The producers wanted the Maryland proceedings halted in an attempt to move the lawsuit to federal court in BP plc v. Mayor and City Council of Baltimore, No. 191368. The U.S. District Court for the District of Maryland had rejected the request, as did the U.S. Court of Appeals for the Fourth Circuit. The high court denied the request without comment.

In the request, the producers in court papers said “it is difficult to imagine claims that more clearly implicate substantial questions of federal law and require uniform disposition than the claims at issue here, which seek to transform the nation’s energy, environmental, national security, and foreign policies by punishing energy companies for lawfully supplying necessary oil and gas resources.”

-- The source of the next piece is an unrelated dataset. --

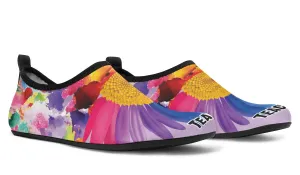 Rainbow Teacher Aqua Barefoot Shoes
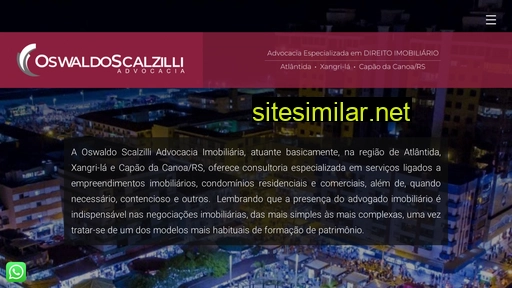 scalzilliadvocacia.com.br alternative sites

In response, Baltimore said the costs did not amount to the sort of irreparable injury to warrant halting the case while the question of where the case should be heard was resolved.

Also on Tuesday, two requests by producers to stay similar state lawsuits were denied. Supreme Court Justice Stephen G. Breyer denied a request to stay a lawsuit brought by Rhode Island, BP plc v. Rhode Island, No. 19A391. In addition, Justice Sonia Sotomayor denied a lawsuit brought by three local governments in Colorado, Suncor Energy v. Boulder County, No. 19A428.

Meanwhile, Justice Barry Ostrager of the New York State Unified Court System heard opening arguments Tuesday in a landmark lawsuit claiming ExxonMobil committed securities fraud and had misled investors regarding the risk that climate change regulations posed to its operations.

ExxonMobil has been fighting a multi-state lawsuit initially brought in 2015 and led by New York that is seeking decades of internal documents and communications related to climate change. A Harvard University peer-reviewed analysis issued last year concluded that ExxonMobil had misled the public regarding climate change communications over a 40-year period.

What makes the case so potentially powerful is New York’s Martin Act, passed in 1921, which gives the state’s attorney general extraordinary powers and discretion to investigate financial fraud, exceeding those given any regulator in any other U.S. state.